__YOUR ASSIGNMENT__
Copy every line from the records that holds the word "architecture".

[Collected data entries]
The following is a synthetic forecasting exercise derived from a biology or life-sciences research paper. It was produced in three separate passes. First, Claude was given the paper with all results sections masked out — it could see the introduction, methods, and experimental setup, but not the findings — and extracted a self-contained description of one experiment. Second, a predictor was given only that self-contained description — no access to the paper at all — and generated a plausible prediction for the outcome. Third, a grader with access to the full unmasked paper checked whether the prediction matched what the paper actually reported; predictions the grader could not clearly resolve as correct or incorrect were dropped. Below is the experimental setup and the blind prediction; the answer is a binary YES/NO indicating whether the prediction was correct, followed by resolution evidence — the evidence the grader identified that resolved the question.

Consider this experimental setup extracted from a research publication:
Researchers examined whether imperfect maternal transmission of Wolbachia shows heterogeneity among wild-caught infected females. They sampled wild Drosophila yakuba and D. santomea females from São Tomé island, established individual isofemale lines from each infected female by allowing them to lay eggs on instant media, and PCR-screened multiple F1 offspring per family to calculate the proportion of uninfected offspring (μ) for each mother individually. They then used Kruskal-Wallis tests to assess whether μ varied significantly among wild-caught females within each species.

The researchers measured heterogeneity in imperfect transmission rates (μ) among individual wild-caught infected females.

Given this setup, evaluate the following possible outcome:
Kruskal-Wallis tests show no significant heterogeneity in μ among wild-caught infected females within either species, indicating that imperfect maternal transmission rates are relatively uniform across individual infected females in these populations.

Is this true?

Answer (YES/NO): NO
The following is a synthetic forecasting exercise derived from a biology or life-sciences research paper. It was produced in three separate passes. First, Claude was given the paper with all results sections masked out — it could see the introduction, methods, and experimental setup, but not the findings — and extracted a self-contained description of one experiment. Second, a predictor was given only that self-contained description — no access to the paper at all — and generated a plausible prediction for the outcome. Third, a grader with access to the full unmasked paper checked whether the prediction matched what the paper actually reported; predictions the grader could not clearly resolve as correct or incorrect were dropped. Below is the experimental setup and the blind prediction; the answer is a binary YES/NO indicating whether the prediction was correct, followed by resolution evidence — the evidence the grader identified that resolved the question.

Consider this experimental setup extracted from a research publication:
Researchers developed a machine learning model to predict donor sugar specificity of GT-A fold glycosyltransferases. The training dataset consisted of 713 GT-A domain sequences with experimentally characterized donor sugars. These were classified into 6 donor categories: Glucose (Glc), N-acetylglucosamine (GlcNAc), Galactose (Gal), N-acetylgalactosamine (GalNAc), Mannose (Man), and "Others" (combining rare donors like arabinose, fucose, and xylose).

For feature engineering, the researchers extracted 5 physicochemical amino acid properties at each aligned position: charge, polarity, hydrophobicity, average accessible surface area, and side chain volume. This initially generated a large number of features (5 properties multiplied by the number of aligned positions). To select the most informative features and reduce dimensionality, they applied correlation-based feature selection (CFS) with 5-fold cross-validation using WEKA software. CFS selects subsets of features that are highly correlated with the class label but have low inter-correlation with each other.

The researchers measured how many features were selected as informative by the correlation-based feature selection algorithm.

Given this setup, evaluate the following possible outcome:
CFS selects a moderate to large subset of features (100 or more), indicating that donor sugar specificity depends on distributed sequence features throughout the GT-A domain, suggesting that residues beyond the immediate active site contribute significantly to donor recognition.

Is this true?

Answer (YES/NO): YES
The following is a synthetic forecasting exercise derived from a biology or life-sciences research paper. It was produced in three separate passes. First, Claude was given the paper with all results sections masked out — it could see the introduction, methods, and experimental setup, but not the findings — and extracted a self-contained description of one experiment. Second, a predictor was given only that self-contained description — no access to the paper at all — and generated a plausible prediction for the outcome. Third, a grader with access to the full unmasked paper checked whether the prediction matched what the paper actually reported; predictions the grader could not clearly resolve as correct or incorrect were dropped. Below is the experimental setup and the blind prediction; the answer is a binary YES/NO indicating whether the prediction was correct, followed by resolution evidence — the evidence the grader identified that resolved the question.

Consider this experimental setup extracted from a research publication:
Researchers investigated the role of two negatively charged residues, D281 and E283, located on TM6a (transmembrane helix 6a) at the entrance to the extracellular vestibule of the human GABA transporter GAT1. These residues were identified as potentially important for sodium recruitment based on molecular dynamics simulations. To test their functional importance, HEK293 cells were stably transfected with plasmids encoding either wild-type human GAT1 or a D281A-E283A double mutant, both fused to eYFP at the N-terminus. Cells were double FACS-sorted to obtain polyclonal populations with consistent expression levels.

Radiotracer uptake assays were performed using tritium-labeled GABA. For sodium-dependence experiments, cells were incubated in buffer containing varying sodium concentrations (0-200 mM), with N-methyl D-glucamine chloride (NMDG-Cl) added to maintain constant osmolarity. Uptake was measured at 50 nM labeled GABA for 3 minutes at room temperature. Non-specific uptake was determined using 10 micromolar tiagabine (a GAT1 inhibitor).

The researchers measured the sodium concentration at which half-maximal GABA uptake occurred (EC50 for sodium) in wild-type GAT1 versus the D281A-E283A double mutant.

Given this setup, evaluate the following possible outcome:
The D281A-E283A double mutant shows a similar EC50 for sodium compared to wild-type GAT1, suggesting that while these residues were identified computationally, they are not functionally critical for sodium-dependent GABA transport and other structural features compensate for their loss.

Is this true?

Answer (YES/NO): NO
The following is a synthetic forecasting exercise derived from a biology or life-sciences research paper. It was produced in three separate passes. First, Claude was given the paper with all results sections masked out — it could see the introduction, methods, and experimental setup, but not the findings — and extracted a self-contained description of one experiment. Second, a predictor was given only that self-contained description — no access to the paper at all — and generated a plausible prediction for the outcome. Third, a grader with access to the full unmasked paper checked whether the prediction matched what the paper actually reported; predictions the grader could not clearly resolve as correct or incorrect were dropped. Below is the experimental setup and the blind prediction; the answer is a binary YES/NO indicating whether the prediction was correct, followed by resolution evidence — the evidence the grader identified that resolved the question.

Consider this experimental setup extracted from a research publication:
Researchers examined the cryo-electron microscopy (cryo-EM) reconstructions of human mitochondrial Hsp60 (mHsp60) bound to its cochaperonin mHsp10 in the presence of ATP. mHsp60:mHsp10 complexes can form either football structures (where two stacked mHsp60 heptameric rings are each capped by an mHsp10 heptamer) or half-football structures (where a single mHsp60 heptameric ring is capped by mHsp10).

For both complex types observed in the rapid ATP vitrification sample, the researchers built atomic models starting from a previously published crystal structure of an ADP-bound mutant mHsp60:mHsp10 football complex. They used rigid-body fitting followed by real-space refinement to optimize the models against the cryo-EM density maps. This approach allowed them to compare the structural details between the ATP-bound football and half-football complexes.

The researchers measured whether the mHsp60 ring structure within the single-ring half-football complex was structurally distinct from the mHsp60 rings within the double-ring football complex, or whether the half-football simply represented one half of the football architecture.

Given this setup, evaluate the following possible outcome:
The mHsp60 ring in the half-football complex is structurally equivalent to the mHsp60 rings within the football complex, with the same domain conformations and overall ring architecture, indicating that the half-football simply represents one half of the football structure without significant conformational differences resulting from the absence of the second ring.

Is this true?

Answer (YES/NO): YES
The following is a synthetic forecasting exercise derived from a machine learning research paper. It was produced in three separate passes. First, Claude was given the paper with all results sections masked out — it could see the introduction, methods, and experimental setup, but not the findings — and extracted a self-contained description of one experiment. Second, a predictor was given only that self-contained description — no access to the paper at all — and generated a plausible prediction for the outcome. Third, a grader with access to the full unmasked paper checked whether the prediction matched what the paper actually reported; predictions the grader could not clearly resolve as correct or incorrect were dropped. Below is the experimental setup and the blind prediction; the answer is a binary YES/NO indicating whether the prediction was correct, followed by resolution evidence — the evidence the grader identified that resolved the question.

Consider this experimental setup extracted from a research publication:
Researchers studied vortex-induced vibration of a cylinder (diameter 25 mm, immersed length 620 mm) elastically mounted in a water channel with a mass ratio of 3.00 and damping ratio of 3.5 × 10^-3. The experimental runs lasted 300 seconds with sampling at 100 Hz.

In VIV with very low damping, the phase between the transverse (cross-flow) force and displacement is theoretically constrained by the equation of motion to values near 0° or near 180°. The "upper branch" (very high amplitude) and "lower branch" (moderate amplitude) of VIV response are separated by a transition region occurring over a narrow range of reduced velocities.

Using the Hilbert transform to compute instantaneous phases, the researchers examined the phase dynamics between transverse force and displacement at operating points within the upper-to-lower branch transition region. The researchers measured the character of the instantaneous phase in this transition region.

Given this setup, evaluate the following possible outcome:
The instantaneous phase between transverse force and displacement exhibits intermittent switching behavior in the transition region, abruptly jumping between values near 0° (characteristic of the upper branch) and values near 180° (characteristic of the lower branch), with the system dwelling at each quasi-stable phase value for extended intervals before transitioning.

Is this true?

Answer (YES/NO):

__ANSWER BOX__
The researchers measured whether the mHsp60 ring structure within the single-ring half-football complex was structurally distinct from the mHsp60 rings within the double-ring football complex, or whether the half-football simply represented one half of the football architecture.
The mHsp60 ring in the half-football complex is structurally equivalent to the mHsp60 rings within the football complex, with the same domain conformations and overall ring architecture, indicating that the half-football simply represents one half of the football structure without significant conformational differences resulting from the absence of the second ring.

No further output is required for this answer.